It is very difficult to convince management to invest in sustainable procurement. It will require not only money and resources, but also time and can involve an overhaul of the entire procurement process. This is why it’s useful to focus on the benefits of sustainable procurement. Ask yourself why you want to sell it to your boss. The reasons you are on board are most probably the same ones they’ll need to be convinced…

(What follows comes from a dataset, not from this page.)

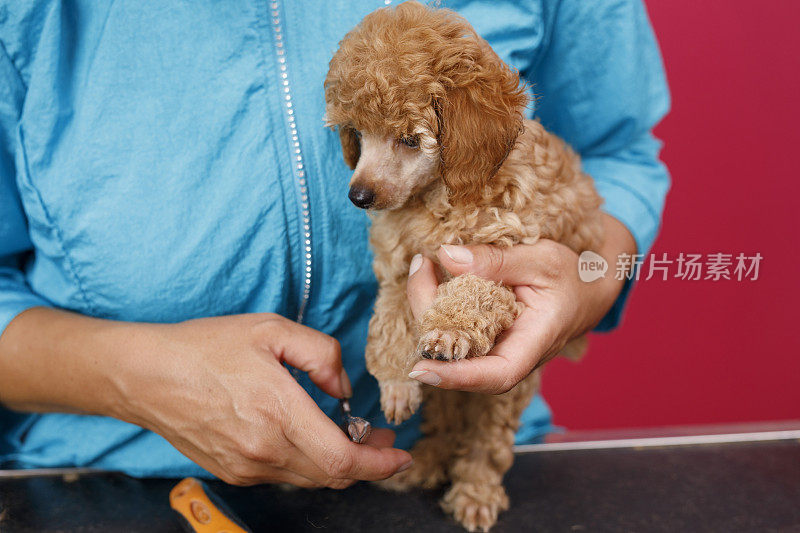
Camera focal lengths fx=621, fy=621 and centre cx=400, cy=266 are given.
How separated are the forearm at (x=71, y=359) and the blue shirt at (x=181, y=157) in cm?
3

A few weeks ago we wrote a brief blog entry about the financial cost benefits to sustainability and sustainable procurement. This is sure to encourage the boss! There is very strong evidence that there are financial benefits to making your supply chain sustainable. Not only in clear cut ways such as cutting your energy use, but also by enhancing employee morale, streamlining processes and cementing relationships with suppliers. This is another way to sell sustainable procurement to your boss: by implementing a sustainable procurement program, you are able to better manage your supply chain, gain control over procurement and are able to foster better relationships with your suppliers. This is not a one-time deal. By assessing your supply chain on the risks they represent (riskier sectors, risky countries) as well as being better placed to identify the sources of innovation in your supply chain, you are more able to weather any oncoming storms, any new regulations (such as the Dodd-Frank Act on Conflict Minerals that has a global scope) and supply chain compliance requirements.
The most recent EcoVadis & HEC study argues that making sustainable procurement part of performance appraisals is a good way to involve unconvinced line managers in the process, but it works as a way for your boss to take ownership as well as a convenient way to assess everyone’s progress.
One of the truly best things about sustainable procurement is that it encourages long term performance thinking, thus avoiding short-sightedness. Procurement is about buying the best supplies for the best prices, but this can never been achieved without ensuring there are no risks tied into the purchase. Risks of supply, risks of brand damage, risks of failure of regulatory compliance, risks of not working with the most innovating suppliers, risks that you cannot afford to buy into.
There are many positive, forward-facing reasons for working on a sustainable procurement program, but the most powerful arguments in favour, the ones most probably paramount to your boss’s change in heart, are about the risks they cannot, should not, and don’t have to be prepared to shoulder.